Magic of Ridiculous to Banish Boggarts of Insomnia

January 7

All my life I have had trouble falling asleep. When I was a child, I was usually kept awake by happy thoughts: dreaming or planning for the future, excitement. I just couldn’t shut off my mind.

As an adult I can still have difficulty falling asleep when my brain is too busy. It can be too busy with happy excitement or with anxiety. What makes it exponentially worse is to begin to berate myself for being unable to just relax, and to worry that my anxiety and sleeplessness indicate that I am on a downward slide of a mental health pit.

The habit of being anxious and fearful builds into a vague ominous feeling that something bad is going to happen. It creates more anxiety and fear. In the Harry Potter series, a boggart is a shape-shifter that can take the shape of whatever it thinks will most frighten us. Our minds are like those dark, enclosed spaces where boggarts like to hide. The “magical” process of banishing them is to bring them out into the light, name them, and make them look ridiculous.
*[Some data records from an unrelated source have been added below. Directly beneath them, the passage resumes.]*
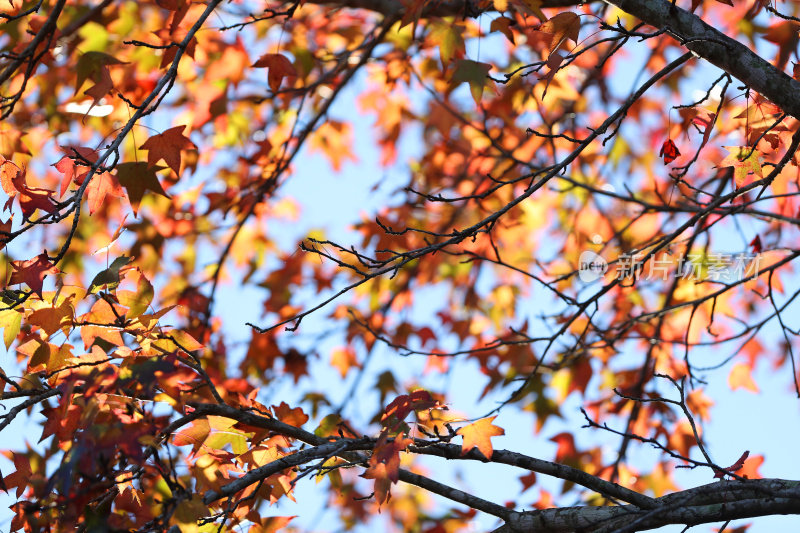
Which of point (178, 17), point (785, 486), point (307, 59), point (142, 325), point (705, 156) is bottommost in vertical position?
point (785, 486)

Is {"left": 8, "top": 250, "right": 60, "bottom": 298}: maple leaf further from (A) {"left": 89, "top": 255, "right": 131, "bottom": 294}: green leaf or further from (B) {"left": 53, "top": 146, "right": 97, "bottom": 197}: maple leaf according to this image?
(B) {"left": 53, "top": 146, "right": 97, "bottom": 197}: maple leaf

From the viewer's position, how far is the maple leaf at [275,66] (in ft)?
9.29

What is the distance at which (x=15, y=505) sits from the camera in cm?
176

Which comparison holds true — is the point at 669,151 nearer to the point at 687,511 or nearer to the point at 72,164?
the point at 687,511

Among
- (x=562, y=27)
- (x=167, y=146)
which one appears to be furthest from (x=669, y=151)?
(x=167, y=146)

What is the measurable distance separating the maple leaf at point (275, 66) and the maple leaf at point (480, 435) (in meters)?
1.62

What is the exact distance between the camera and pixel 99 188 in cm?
218

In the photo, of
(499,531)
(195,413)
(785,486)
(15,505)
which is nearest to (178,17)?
(195,413)

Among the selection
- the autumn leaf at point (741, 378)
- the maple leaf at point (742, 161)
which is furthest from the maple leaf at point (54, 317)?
the autumn leaf at point (741, 378)

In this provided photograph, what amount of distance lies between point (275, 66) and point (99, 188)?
3.13ft

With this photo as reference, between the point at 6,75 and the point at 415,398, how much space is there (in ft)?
4.88

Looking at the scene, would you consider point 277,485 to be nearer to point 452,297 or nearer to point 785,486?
point 785,486

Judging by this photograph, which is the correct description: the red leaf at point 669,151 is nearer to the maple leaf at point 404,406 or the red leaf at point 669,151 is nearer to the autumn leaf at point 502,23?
the autumn leaf at point 502,23

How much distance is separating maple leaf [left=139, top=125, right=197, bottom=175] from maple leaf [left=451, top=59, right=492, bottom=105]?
3.15 ft
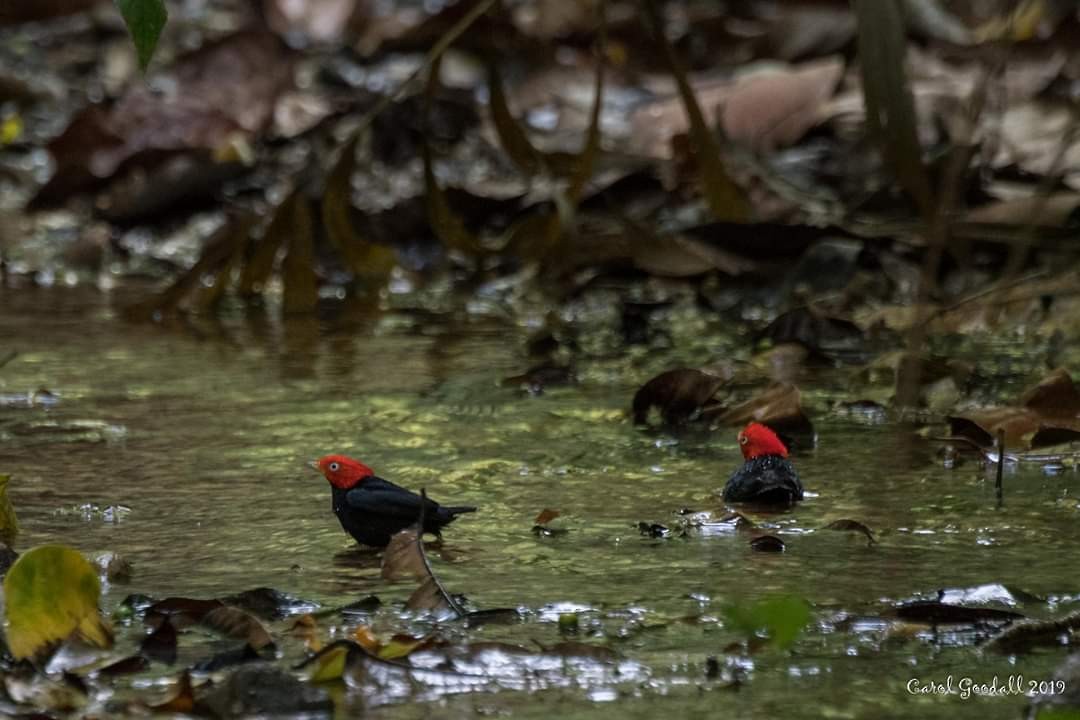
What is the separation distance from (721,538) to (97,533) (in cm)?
68

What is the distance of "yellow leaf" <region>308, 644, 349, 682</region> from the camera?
1.50 meters

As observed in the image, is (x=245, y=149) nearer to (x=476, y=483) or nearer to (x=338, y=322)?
(x=338, y=322)

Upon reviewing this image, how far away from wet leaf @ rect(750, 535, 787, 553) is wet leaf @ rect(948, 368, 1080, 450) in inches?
21.8

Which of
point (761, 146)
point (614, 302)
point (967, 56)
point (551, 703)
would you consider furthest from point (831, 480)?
point (967, 56)

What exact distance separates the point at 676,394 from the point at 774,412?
19 cm

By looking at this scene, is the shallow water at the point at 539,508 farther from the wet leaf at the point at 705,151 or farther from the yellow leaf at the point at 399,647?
the wet leaf at the point at 705,151

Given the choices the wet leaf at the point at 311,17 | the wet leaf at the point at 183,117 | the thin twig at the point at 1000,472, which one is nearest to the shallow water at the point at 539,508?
the thin twig at the point at 1000,472

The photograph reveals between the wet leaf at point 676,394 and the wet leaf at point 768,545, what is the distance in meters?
0.74

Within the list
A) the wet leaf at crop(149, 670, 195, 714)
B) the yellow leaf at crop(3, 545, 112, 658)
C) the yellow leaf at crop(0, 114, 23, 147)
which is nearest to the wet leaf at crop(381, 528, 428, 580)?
the yellow leaf at crop(3, 545, 112, 658)

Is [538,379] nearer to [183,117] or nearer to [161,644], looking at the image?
[161,644]

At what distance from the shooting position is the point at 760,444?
2.18 metres

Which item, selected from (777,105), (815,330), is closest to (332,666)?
(815,330)

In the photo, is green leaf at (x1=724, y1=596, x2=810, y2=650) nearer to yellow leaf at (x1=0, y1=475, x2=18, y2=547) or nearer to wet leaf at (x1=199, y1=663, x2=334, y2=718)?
wet leaf at (x1=199, y1=663, x2=334, y2=718)

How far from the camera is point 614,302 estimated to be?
12.4 feet
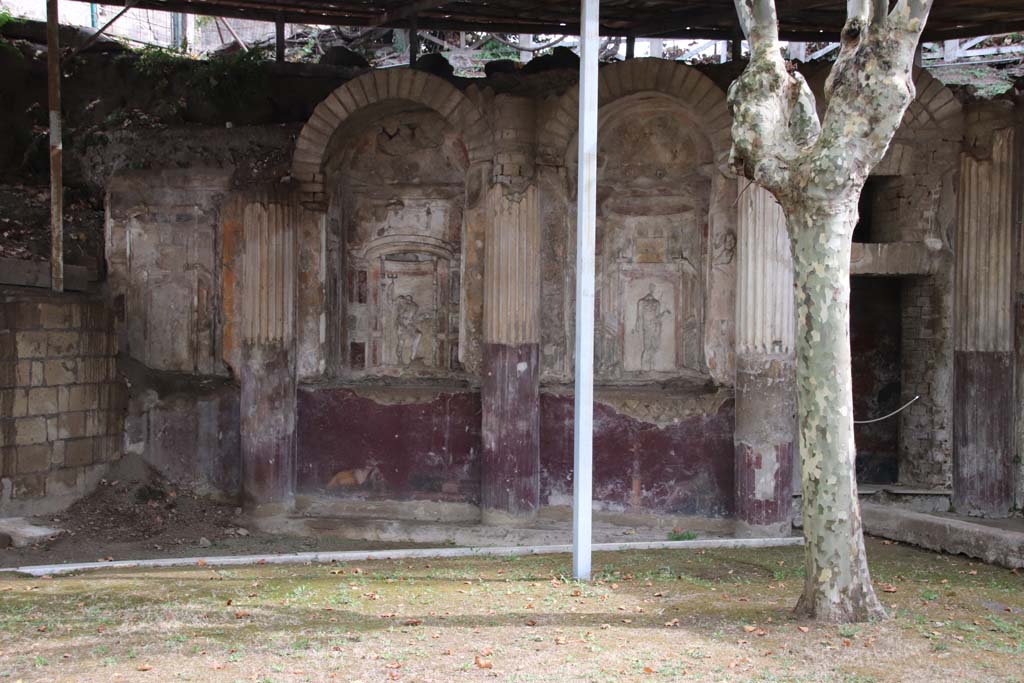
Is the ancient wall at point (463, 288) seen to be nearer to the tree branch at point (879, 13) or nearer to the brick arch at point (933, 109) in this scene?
the brick arch at point (933, 109)

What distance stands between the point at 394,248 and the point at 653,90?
327 cm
Somehow, trying to articulate aloud the fears and anxieties that grow in my mind, makes them seem ridiculous or at least reduces them to a more realistic size.

Most of my anxieties are boggarts. Maybe anxieties by definition are boggarts. Anxiety can do nothing to help whatever is my present or anticipated situation. Each night as I prepare for falling asleep, I try to let go of whatever is holding onto me.  I pray: “God grant me the serenity to accept the things I cannot change, the courage to change the things I can, and the wisdom to know the difference.” Some nights I still have trouble falling asleep but I know that “serenity” can be learned through the practice of “letting go”.

Gratitude Prompt: Give thanks for the good friend who can help me see the ridiculous in my anxieties. And thanks for the many nights when I have good sleeps.